She's still flying high
Though it’s been seven years between albums, Alison Krauss remains on top of her game
The recent release of “Paper Airplane’’ came seven years after Alison Krauss had last cut a record with her world-class, Grammy-scarfing bluegrass band, Union Station. In the meantime, the Illinois native stayed plenty busy, highlighted by a surprise musical rendezvous with former Led Zeppelin singer Robert Plant on the lavishly praised album “Raising Sand.’’ Alison Krauss and Union Station perform tomorrow at the Cape Cod Melody Tent in Hyannis, at Mountain Park in Holyoke on Sunday, and at the Wang Theatre in Boston on July 28.
Q. Would it be rude to tell a lady that she seems like an old soul?
A. No. At least not me. I like that.
Q. You’ll be in Massachusetts when you turn 40. Any big plans?
A. I hope not!
Q. You’ve had such a long career already, it seems remarkable that you haven’t even reached 40 yet.
A. Well, I don’t think about it that much. I , ah . . . It’s been a very interesting life. Pretty special. As long as I keep my teeth for a while, I’m happy.
Q. Is this the longest the band has been out of the studio?
A. Well, it’s the longest between albums. I’ve been in the studio. I made a record for Alan Jackson. There’s a European compilation that Dan [Tyminski, guitar, mandolin] made. Ron [Block, banjo, guitar] made two, Jerry [Douglas, Dobro] made two. But as a whole new band album, it’s been seven years.
Q. Was it a transition to get settled back into the studio, or was it pretty easy, considering how comfortable you’ve grown with each other?
A. A little bit of both. There were different circumstances on this one. I was not well. I had a migraine every day for 2 1/2 months. It was hard for me to focus, to work like I normally do. Usually it’s pretty obvious what I don’t like and do like. Whether it’s right or wrong, it’s a guide. This time it was really hard. Everything was pretty gray.
Q. Did you solve that problem?
A. Yeah. It’s pretty inconsistent now when I get them. Acupuncture made the difference. I had a friend who suggested it. He said this woman had changed his life, and she did mine as well.
Q. So this will go down as an unusual recording experience for you - you’re going to remember this record tied to the migraines.
A. It was pretty rough, yeah. I missed a lot of days in the studio even after we’d tracked, because I just couldn’t move.
Q. In an age when the music industry is a little uncertain, it seems like you’ve had a pretty special relationship with your label, [Burlington’s] Rounder Records, over the years.
A. It’s been great. I’ve been very happy to have stayed there and been with those folks. I have no regrets.
Q. I’m sure you’ve answered too many questions about working with Robert Plant. . .
A. I have no problem answering questions about Robert. Robert is a delight.
Q. I’d imagine your first reaction to the idea of recording with him was, “What the hell. . .’’

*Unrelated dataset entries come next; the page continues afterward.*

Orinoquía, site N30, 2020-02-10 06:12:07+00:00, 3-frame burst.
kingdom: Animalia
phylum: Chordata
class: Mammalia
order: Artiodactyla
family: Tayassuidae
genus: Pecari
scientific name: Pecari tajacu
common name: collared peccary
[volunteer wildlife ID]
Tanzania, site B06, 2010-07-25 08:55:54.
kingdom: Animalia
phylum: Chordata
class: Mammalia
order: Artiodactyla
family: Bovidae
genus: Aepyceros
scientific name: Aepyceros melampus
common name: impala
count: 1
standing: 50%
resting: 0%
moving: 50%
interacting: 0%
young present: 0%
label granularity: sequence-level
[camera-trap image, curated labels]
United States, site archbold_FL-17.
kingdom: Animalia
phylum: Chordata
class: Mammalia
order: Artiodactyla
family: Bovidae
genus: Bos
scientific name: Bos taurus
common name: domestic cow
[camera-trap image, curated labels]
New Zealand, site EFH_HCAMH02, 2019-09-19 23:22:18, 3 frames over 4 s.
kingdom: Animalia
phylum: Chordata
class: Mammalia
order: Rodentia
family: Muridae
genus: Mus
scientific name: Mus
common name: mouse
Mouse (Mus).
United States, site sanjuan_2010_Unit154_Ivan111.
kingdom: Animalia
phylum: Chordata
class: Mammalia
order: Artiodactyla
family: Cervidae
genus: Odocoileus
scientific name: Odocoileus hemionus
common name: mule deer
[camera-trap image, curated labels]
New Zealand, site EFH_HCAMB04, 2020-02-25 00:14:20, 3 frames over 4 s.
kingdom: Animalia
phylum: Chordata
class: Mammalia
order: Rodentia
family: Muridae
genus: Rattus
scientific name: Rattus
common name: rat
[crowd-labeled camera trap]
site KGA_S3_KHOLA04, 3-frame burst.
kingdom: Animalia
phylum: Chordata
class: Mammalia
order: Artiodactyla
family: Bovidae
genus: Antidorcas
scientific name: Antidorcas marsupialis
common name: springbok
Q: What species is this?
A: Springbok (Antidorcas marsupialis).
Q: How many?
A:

A. No, at the time I thought, “Boy, how interesting.’’ I’d met him a few years before, and he was very much - is very much - a music fan. Of all different kinds of traditional music. I got it. I got why he’d be listening to bluegrass. The first conversation I had with him, he was talking about listening to Ralph Stanley as he drove through the Appalachian mountains. It’s really a beautiful thing - such a passion.
Q. The music you make is so timeless, it almost seems like you’d want to seclude yourself from contemporary music so yours isn’t tainted.
A. Oh, that’s funny. Everybody [in the band] knows more of what’s going on than I do. Jerry, he’s just very interested. He has a very active musical life. He plays on all sorts of stuff. I don’t worry about anything being tainted. When I’m home, I like to sit in the quiet, but I like a lot of funk, too. I don’t really seek out the genre we play music in.
Q. Just about everyone in the band sings, and Dan gets his showcases. Have there been times where there’s a little indecision - “Gee, which one of us should sing this song’’?
A. I think it’s come up one time. Dan to me, when I think of the essence of who his voice represents, it’s that person who sings against the elements, who sings to the sky when the crops aren’t growing, who sings to the sea when the sea is too rough and sings to God when there’s a war. He’s shouting “Why, why, why?’’ That kind of person wouldn’t sing what I sing. I call it “the message.’’ That would be his message. My message isn’t his.
Q. Does he feel that way too, or does he chuckle and say, “Well, that’s what Alison thinks I’m about’’?
A. It’s a little bit of both. He gives me a hard time about it. He just says, “What am I gonna be today, a farmer or a soldier?’’ He doesn’t have any problem with the tunes. I think there was one he really hated through the years, but he didn’t tell me at the time. The reaction people have to the way he sings that kind of subject - people react very positively, because he kills it. I think Dan in his element, no one can touch him.
Q. The people who come to see you are not necessarily watching the Nashville Network. Plenty of them are, but you also draw from the people who are not.